Genetics and Molecular Biology Graduate Program, Federal University of Goiás, Goiânia, Goiás, Brazil.
Replicon Research Group, Master Program in Genetics, School of Medical and Life Science, Pontifical Catholic University of Goiás, Goiânia, Goiás, Brazil.
PLoS One. 2022 Apr 7;17(4):e0266493. doi: 10.1371/journal.pone.0266493. eCollection 2022.
Intellectual Disability (ID) is a neurodevelopmental disorder that affects approximately 3% of children and adolescents worldwide. It is a heterogeneous and multifactorial clinical condition. Several methodologies have been used to identify the genetic causes of ID and in recent years new generation sequencing techniques, such as exome sequencing, have enabled an increase in the detection of new pathogenic variants and new genes associated with ID. The aim of this study was to evaluate exome sequencing with analysis of the ID gene panel as a tool to increase the diagnostic yield of patients with ID/GDD/MCA in Central Brazil, together with karyotype and CMA tests.
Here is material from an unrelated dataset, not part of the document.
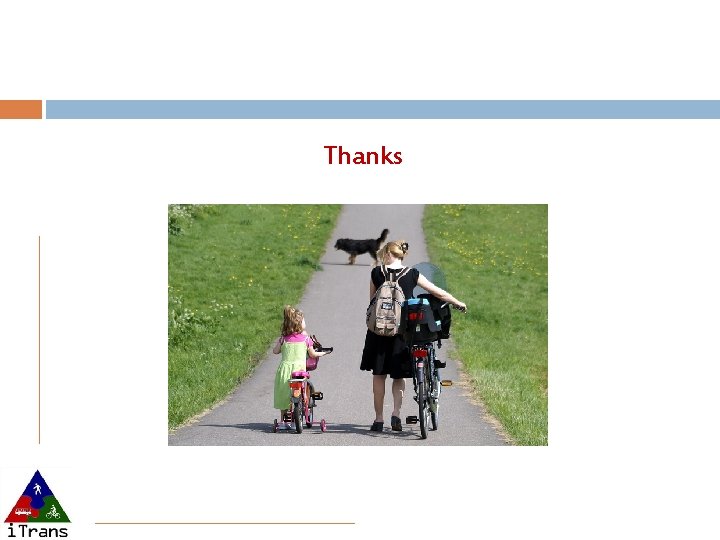 Thanks

iTrans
A retrospective cohort study was carried out with 369 patients encompassing both sexes. Karyotype analysis was performed for all patients. CMA was performed for patients who did not present structural and or numerical alterations in the karyotype. Cases that were not diagnosed after performing karyotyping and CMA were referred for exome sequencing using a gene panel for ID that included 1,252 genes. The karyotype identified chromosomal alterations in 34.7% (128/369). CMA was performed in 83 patients who had normal karyotype results resulting in a diagnostic yield of 21.7% (18/83). Exome sequencing with analysis of the ID gene panel was performed in 19 trios of families that had negative results with previous methodologies. With the ID gene panel analysis, we identified mutations in 63.1% (12/19) of the cases of which 75% (9/12) were pathogenic variants,8.3% (1/12) likely pathogenic and in 16.7% (2/12) it concerned a Variant of Uncertain Significance. With the three methodologies applied, it was possible to identify the genetic cause of ID in 42.3% (156/369) of the patients. In conclusion, our studies show the different methodologies that can be useful in diagnosing ID/GDD/MCA and that whole exome sequencing followed by gene panel analysis, when combined with clinical and laboratory screening, is an efficient diagnostic strategy.
智力障碍(ID)是一种影响全球约 3%儿童和青少年的神经发育障碍。它是一种异质性和多因素的临床病症。已经使用了几种方法来确定 ID 的遗传原因,近年来,新一代测序技术,如外显子组测序,已经能够增加新的致病性变体和与 ID 相关的新基因的检测。本研究的目的是评估外显子组测序结合 ID 基因panel 分析作为一种工具,以增加巴西中部 ID/GDD/MCA 患者的诊断率,同时结合核型和 CMA 检测。进行了一项回顾性队列研究,共纳入 369 例男女患者。对所有患者进行核型分析。对于核型无结构和/或数量改变的患者进行 CMA。在进行核型和 CMA 后仍未诊断的病例,使用包含 1252 个基因的 ID 基因 panel 进行外显子组测序。核型鉴定出 34.7%(128/369)的染色体改变。对核型正常的 83 例患者进行 CMA,诊断率为 21.7%(18/83)。对先前方法学检测结果为阴性的 19 个家系的 trio 进行了外显子组测序和 ID 基因 panel 分析。通过 ID 基因 panel 分析,我们在 63.1%(12/19)的病例中发现了突变,其中 75%(9/12)为致病性变体,8.3%(1/12)为可能致病性变体,16.7%(2/12)为意义不明的变体。通过应用这三种方法,能够确定 369 例患者中的 42.3%(156/369)的遗传原因。总之,我们的研究表明,不同的方法可用于诊断 ID/GDD/MCA,全外显子组测序结合基因 panel 分析,与临床和实验室筛查相结合,是一种有效的诊断策略。